Thursday, August 30, 2018

Ki Tavo - Complaining


Image result for free image complaining
You may have heard me tell this story before.  Once I was at an interfaith Thanksgiving service, sitting next to a fellow rabbi, listening to the minister who was giving the message for the evening.  He referred to, “how there is always that one person in church who complains about everything.”  Turning to each other, without missing a beat the other rabbi and I said at the same time, “they only have one?”

Ki Tavo, our Torah portion this week, provides for us an insight into the Jewish love for complaining.  In Deuteronomy 29:4 it says, v’lo natan Hashem lachem lev lada’at v’eynaim lirot v’oznaim lishmoa ad hayom hazeh, “Yet not until today has the Lord given you a heart to know and eyes to see and ears to hear.”

The Torah commentator Rashi explains to us what this refers to.  Moses gave the copy of the Torah he had written to the tribe of Levi to keep.  The other tribes came to Moses and complained – why was he giving it only to them and not everyone? 

What was Moses’ reaction?  Rashi says he rejoiced and then spoke the words of this verse.  Why was Moses happy?  The people, with their complaints, were showing that they cared about the Torah – they wanted it to be theirs!  Sure, they might still be annoying and prone to whining and all that, but the story here is Moses was able to see past all that and recognize that the Torah really did matter to the people. 

That is perhaps why we Jews do so much complaining, complaints mean you care – that things matter! 

I hope I hear a lot of complaints from you all because it will mean you are concerned with things.  And if ever I offer a complaint to you, well, I hope it will be for the same reasons!

Shabbat Shalom

Thursday, August 23, 2018

Parshat Ki Tetsei - Finding Lost Relationships


Image result for ox image free

There is a beautiful lesson in our Torah portion, coming from the rule that teaches us we must help our friend’s stray animals if we see them wandering off, lo tireh et shor achicha o et seh’oh nidachim, v’hitalamta mehem, hashev t’shivem l’achicha – don’t see your brother’s ox or sheep go astray and hide from it, surely you will return them to your brother.”
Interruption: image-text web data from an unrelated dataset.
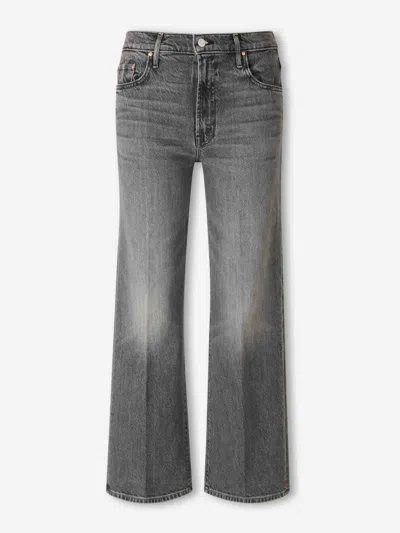 Mother Maven Wide Leg Jeans In Gray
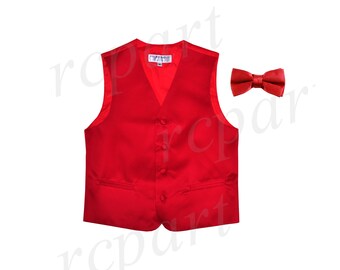baby boy red vest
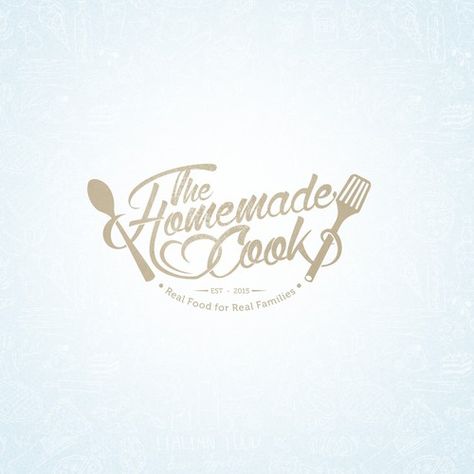 Logo Designs For Food Business, Cooking Logos Ideas, Food Page Logo, Logo Kuliner Design, Homemade Logo Design, Logo Design Food Kitchens, Food Logo Design Inspiration Creative, Cooking Blog Logo, Cooking Logo Ideas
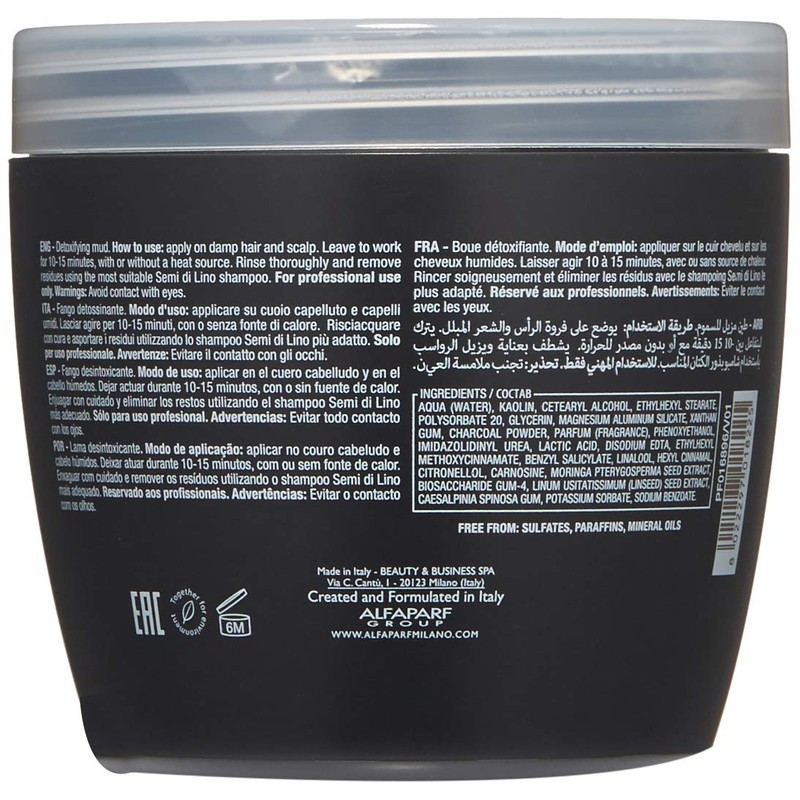 Alfaparf Milano Semi Di Lino Sublime Detoxifying Mud Treatment, Safe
The Rabbis note that here in the Torah, we speak of the missing animal of a friend of ours, it even says, brother.  Earlier in the Torah we are told much the same thing, but there, we are told it about our enemy and his missing animal.

So what gives?  The Rabbis say, it is quoted like this, one time saying enemy, the other friend, in order to teach us that in taking on the obligation of returning the animal, we should further seek to undo whatever stands between us and make our one-time enemy our friend.

One who fulfills the mitzvah of returning the lost animal, gains the opportunity to return something else that was lost also, the broken relationship can be returned to how it was before.  While we may not have so much opportunity for returning lost animals these days, the chance to help someone in need can often be just the medicine necessary to heal a hurt relationship, I know I have found that to be the case in my rabbinic work and I suspect others of you might have as well.  You pay the shivah visit or you say “shabbat shalom” to that one person and suddenly, they aren’t so bad anymore, and whatever was wrong between you starts to disappear. 

So, don’t let the oxen be what throw you off from learning the lesson here.  Had the Torah been written today I’m sure it would have said “smart phone” instead.  The lesson is the same; we can restore what is lost in our relationships if we remain willing to respond to the needs of others, whoever they may be.